I haven’t had a dog since I was in high school. Through out my childhood we had two dogs a black lab named Shadow and a white mut named Misty. Both were good and loving dogs. Shadow moved on to a friend’s farm and Misty passed away when I was a freshman or sophomore in high school.
My mom did eventually get another dog but not until sometime after I graduated and not long before I moved out of the house.
For me, there was never another dog. Because really, I’m a cat person. My beautiful furry cat named Mama Kitty was my constant companion from the time I was around 11 until she passed away years later the same week my son was born. Losing her was more devastating than the other cats and dogs we’d had, the rabbits, the mice and every bird we ever owned.
If my son had not been born a few days later, I’m not sure how I would’ve gotten though it. But as any mom knows adjusting to the first weeks of a newborns life can pretty much zap every other thought from your head for the next 12 months. And by the time I came up for air, she had been gone almost a year. Her ashes are stored way up on a shelf in my room.
It would be almost 6 years before I’d be willing to give my heart to another animal again.
My husband and I were debating whether we wanted to get another cat, after having such a hard time losing Mama Kitty. But one day while looking through Tri-Valley Animal Rescue’s website, I saw a picture of the cutest little tortoise shell cat I’d ever laid eyes on.
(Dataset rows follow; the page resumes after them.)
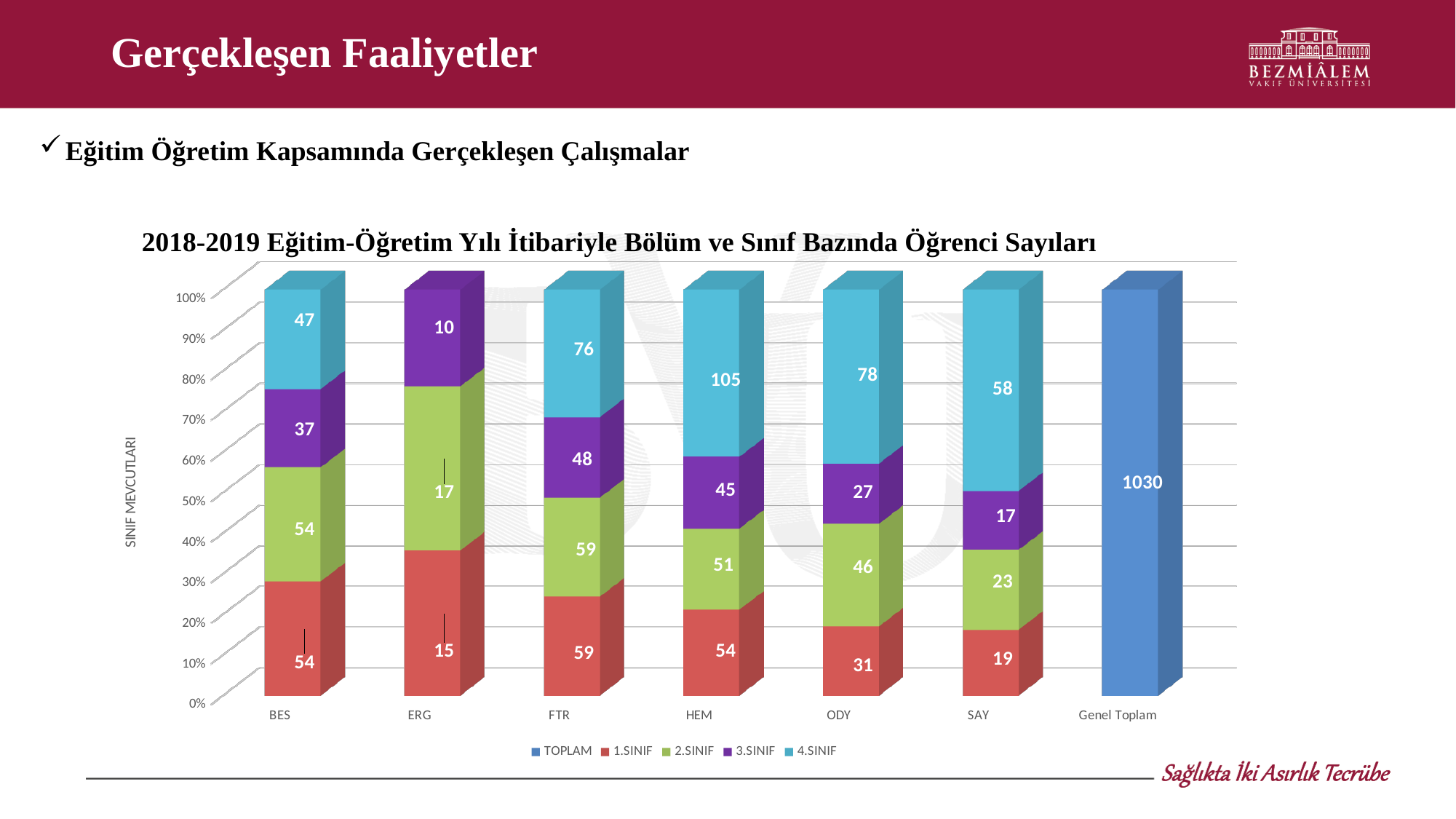
What is the value for 4.SINIF in the HEM category? 105 What is the value for 1.SINIF in the ODY category? 31 What is the difference between the 4.SINIF values for HEM and ODY? 27 What kind of chart is shown on the slide? Stacked bar chart What is the value shown for the Genel Toplam bar? 1030 Which is larger, the 2.SINIF value for FTR or the 2.SINIF value for ODY? FTR What is the total of the stacked bar for BES? 192 How many series does the legend list? 5 How many categories are shown on the x axis? 7 What is the value for 3.SINIF in the ERG category? 10 Which category has the lowest 1.SINIF value? ERG Which category has the highest 4.SINIF value? HEM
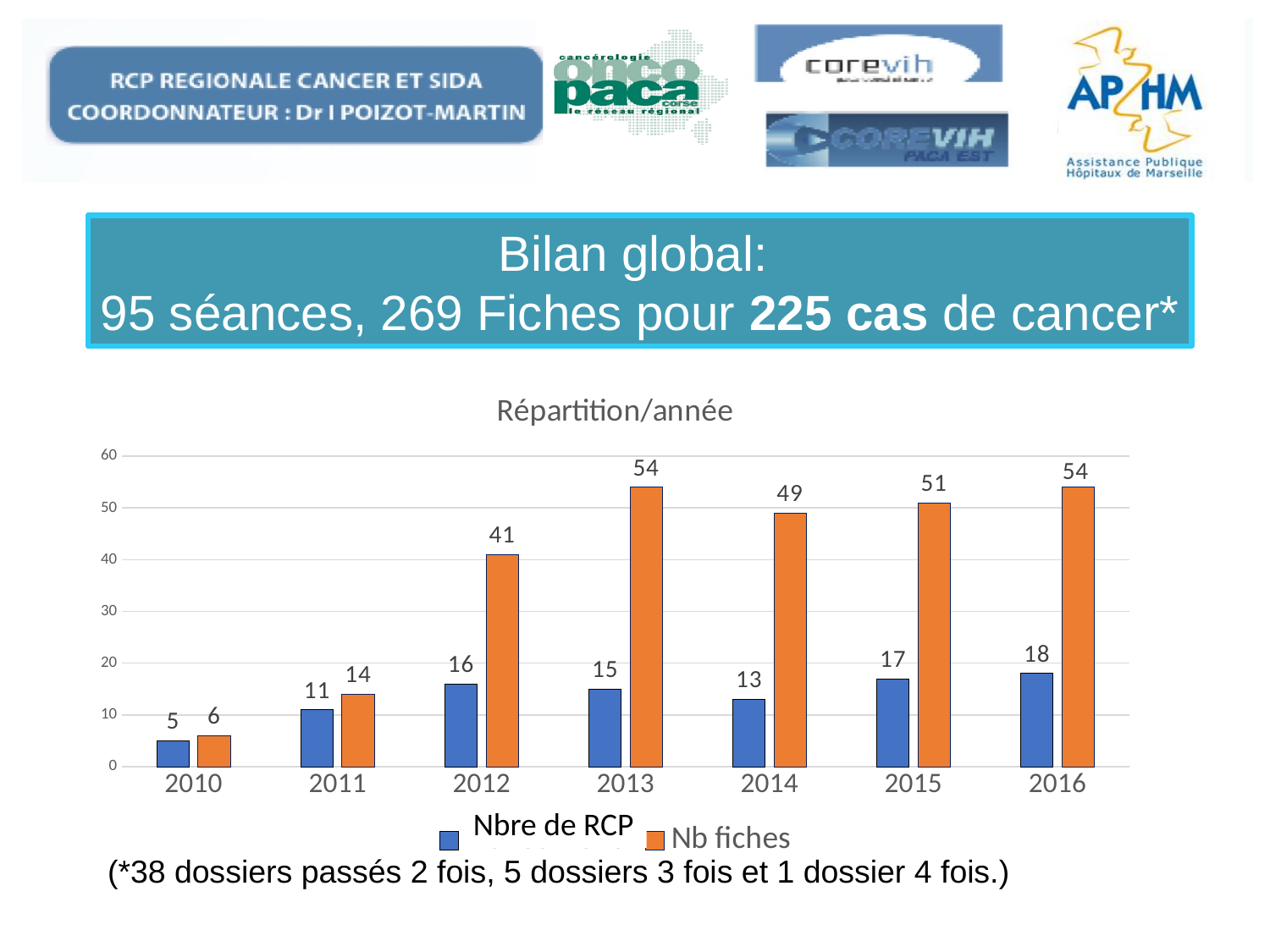
Which year has the lowest value for Nbre de RCP? 2010 What is the title of the chart? Répartition/année What is the value of Nb fiches for 2012? 41 Does the Nb fiches series rise or fall from 2010 to 2013? Rise How many series does the legend list? 2 What is the difference between Nb fiches and Nbre de RCP in 2013? 39 Which year has the highest value for Nbre de RCP? 2016 What kind of chart is shown? Bar chart What is the difference in Nb fiches between 2016 and 2010? 48 Which is larger in 2011: Nbre de RCP or Nb fiches? Nb fiches How many years are shown on the x axis? 7 What is the value of Nbre de RCP for 2014? 13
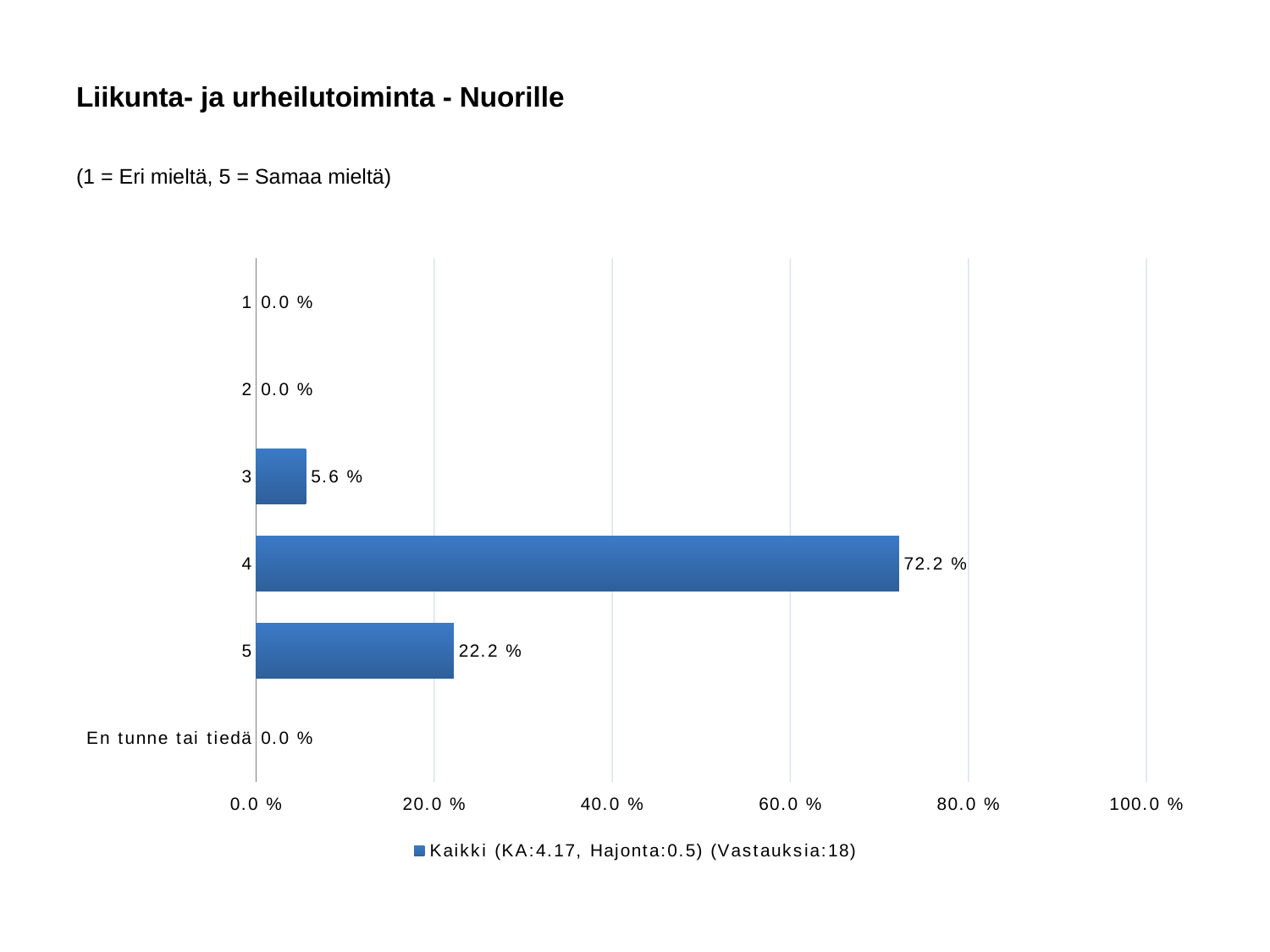
What is the value for 'En tunne tai tiedä'? 0.0 % What is the value for category 4? 72.2 % Is the value for category 4 greater or less than 60.0 %? greater What kind of chart is shown on the slide? bar chart How many categories are shown on the chart? 6 Which is larger, the value for category 3 or category 5? 5 Which category has the highest value? 4 What is the value for category 5? 22.2 % What is the difference between the values for category 4 and category 5? 50.0 % What is the title of the chart? Liikunta- ja urheilutoiminta - Nuorille How many series does the legend list? 1 What is the value for category 3? 5.6 %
Instantly my heart began to beat and I knew that she was our cat.
I showed the picture to my husband who looked at me and smiled. He knew she was ours as well.
And a couple of weeks later Santa sent my kids Blossom for Christmas.
It’s been almost two years know and it’s hard to imagine our house before Blossom was here. She is as much the kids as she is ours.
Though the kids drive her crazy she loves them anyway (I can relate).
In fact right now she is lying patiently on Cheyanne’s bed waiting for her to get back from Kindergarten.
I don’t begrudge anyone who doesn’t own an animal. There is a lot of work involved and not everyone is cut out to be an animal parent.
But for me, it’s hard to imagine life without an animal. Not forever anyway.
For this month’s From Left to Write book club we read the book Cowboy & Wills by Monica Holloway. A beautiful book about the relationship between her autistic son and the wonderful golden retriever who helped pull him from his shell. When I sat down to write this post I fully intended to write about the book but instead found myself thinking about all the sweet animals who have touched my life over the years.
Any animal lover will appreciate this story and how much the mark of a beloved pet can forever embed itself into your heart and forever change who you are.